__What is expected__:
Pull every line that includes the word "over" from the data.

__Source data__:

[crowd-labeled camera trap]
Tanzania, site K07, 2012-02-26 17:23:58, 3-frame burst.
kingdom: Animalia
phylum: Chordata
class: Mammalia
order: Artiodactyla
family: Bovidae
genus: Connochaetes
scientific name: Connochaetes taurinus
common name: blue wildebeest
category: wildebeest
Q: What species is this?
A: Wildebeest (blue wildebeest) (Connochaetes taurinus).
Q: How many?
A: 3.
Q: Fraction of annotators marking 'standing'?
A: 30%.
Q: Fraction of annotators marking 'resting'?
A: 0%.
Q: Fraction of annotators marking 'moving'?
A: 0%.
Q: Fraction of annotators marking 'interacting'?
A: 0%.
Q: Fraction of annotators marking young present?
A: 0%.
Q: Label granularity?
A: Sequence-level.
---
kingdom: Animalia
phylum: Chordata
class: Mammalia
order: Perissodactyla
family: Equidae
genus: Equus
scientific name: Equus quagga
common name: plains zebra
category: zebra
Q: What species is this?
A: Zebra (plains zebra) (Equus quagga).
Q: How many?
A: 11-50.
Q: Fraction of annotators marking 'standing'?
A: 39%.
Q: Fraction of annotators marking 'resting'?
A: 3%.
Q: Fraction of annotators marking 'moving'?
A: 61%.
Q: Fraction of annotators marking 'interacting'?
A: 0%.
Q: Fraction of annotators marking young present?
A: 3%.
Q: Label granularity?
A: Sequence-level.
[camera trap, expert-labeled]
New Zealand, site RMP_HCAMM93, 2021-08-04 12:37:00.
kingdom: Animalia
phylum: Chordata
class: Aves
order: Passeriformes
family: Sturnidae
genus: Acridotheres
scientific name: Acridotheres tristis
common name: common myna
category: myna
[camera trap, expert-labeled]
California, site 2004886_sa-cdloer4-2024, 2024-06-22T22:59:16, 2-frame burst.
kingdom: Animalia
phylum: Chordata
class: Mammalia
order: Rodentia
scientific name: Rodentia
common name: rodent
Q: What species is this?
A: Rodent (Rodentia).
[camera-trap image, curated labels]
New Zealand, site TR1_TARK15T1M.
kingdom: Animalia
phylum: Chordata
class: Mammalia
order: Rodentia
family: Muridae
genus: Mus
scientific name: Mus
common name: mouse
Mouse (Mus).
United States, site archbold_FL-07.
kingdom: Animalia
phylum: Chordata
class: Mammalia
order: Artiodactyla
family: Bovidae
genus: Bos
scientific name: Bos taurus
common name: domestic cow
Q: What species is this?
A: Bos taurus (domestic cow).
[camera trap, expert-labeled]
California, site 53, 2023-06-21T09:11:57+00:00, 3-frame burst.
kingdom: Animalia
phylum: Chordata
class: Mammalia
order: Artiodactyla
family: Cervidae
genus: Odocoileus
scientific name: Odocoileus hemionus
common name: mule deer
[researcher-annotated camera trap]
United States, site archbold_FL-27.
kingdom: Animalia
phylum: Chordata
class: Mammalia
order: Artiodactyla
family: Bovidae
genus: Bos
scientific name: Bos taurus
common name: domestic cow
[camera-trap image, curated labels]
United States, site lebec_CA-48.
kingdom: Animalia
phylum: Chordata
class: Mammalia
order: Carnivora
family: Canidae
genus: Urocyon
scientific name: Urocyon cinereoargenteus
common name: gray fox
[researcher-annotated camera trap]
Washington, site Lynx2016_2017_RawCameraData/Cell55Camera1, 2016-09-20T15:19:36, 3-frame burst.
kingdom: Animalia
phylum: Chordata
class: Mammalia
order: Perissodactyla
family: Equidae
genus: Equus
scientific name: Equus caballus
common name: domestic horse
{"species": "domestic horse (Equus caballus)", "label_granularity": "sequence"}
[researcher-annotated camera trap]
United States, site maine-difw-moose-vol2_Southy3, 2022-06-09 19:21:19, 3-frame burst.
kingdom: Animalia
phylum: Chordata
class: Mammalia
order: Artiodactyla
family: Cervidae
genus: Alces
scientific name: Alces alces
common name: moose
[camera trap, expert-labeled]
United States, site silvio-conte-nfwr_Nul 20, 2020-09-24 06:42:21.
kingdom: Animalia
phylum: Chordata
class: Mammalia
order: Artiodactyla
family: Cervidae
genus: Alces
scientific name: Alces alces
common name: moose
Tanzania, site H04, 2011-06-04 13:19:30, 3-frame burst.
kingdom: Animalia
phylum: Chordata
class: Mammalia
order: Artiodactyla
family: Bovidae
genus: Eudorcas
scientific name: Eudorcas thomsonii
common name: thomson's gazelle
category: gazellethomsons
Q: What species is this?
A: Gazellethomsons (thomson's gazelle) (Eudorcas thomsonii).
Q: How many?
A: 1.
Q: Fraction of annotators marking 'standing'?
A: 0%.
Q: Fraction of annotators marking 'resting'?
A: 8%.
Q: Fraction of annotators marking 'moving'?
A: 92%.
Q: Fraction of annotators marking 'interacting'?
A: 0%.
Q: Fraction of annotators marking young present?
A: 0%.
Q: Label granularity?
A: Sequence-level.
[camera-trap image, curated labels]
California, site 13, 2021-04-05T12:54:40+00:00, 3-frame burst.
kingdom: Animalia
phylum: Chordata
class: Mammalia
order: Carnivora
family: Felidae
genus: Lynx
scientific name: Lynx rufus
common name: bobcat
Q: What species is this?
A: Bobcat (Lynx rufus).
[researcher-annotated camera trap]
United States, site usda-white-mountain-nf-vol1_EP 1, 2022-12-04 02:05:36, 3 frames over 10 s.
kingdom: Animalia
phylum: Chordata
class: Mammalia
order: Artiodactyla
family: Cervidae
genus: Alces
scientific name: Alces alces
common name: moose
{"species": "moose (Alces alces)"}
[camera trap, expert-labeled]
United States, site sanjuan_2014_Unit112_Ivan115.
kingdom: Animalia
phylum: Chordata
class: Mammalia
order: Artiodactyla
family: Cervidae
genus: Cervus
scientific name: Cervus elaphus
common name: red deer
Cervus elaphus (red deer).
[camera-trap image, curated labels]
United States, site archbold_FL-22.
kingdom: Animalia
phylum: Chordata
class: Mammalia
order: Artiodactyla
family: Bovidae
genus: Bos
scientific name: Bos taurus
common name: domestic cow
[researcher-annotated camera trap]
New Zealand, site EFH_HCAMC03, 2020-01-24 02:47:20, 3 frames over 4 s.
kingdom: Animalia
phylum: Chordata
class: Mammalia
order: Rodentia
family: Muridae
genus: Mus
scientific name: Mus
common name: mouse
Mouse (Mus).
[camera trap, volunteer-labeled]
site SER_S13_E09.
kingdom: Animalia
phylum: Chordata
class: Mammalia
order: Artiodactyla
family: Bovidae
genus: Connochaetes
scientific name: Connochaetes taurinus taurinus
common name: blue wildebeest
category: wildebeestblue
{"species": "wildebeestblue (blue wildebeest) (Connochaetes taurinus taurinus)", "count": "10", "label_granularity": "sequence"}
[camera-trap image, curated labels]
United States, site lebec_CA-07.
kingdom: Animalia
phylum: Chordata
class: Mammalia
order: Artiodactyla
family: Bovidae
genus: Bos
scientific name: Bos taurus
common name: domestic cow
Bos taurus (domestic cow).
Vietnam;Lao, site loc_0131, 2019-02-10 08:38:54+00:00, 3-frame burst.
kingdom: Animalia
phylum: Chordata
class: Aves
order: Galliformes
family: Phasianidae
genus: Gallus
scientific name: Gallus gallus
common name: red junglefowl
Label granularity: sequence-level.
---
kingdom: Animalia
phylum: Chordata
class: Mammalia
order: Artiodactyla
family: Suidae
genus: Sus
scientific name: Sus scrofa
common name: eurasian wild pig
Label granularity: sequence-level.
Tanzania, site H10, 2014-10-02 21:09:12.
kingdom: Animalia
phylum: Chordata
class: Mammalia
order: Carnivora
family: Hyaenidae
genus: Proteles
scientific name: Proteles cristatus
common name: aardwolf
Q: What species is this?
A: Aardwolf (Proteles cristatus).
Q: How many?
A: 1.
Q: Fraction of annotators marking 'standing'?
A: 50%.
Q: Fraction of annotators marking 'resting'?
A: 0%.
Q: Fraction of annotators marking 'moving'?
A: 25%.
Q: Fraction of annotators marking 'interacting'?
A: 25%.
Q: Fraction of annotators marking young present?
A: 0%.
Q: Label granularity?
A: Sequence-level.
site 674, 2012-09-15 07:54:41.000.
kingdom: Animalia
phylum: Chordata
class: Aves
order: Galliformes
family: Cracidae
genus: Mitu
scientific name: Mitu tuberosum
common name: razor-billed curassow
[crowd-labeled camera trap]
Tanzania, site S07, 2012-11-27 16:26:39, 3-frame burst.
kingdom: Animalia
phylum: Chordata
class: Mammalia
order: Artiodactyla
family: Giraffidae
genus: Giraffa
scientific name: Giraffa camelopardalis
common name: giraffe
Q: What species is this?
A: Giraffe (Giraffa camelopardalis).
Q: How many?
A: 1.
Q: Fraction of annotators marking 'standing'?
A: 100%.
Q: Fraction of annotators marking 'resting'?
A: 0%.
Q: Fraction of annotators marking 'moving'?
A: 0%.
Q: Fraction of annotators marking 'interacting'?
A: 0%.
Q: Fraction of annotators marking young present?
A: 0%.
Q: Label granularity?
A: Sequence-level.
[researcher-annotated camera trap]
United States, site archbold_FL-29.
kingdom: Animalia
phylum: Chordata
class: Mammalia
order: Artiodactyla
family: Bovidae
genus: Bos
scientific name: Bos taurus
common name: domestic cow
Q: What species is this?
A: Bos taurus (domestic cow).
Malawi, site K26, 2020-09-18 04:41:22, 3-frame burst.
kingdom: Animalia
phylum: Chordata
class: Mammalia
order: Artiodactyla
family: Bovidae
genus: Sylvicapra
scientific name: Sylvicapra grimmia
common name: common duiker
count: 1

__Response area__:
United States, site usda-white-mountain-nf-vol1_EP 1, 2022-12-04 02:05:36, 3 frames over 10 s.
New Zealand, site EFH_HCAMC03, 2020-01-24 02:47:20, 3 frames over 4 s.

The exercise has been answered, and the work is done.